Dobbiamo tutti, Sig. Presidente e Sigg. Consiglieri, concedere la dovuta attenzione ed il necessario ascolto anche quando questo possa risultare fastidioso. Non siamo bambini, ma Amministratori di una Città illustre e gloriosa, di gente lavoratrice che non merita sbertucciamenti e risse verbali e gestuali durante i Consigli.
Eventi come quello verificatosi durante la Seduta del 16 Maggio c.a. ed anche in precedenti Sedute, da parte di Assessori nei confronti dei Consiglieri di opposizione consiliare, in cui si è assistito all'arbitrario intervento dei Vigili Urbani e Carabinieri, non sono, dunque, ammissibili.
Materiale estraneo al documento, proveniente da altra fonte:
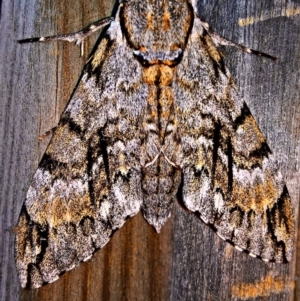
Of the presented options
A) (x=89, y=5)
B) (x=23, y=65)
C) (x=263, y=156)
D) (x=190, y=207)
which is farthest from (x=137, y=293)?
(x=89, y=5)

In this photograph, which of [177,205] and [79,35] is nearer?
[79,35]

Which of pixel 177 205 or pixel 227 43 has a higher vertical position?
pixel 227 43

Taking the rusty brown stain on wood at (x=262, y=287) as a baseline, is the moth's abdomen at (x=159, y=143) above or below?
above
É dovere del Presidente e di ogni Consigliere rispettare il regolamento del Consiglio e non dar luogo a spettacoli inverecondi e imbarazzanti per chi li produce e fastidiosi per chi li subisce o li osserva; bisogna evitare i comportamenti minacciosi e i toni esagitati.
Il Consiglio Comunale non è l'anfiteatro Flavio dei gladiatori e delle bestie, ma il luogo della più composta democrazia e del confronto.
Sebbene sia chiaro e lapalissiano, è opportuno evidenziare che la ratio di questa lettera è individuabile nella pretesa del doveroso rispetto per la democrazia e per chi la esercita e non in un semplice strumento di difesa da attacchi personali, seppure ingiustificati ed illegittimi, anche perchè ciò che sta a cuore allo scrivente è prima di tutto il bene di Solofra.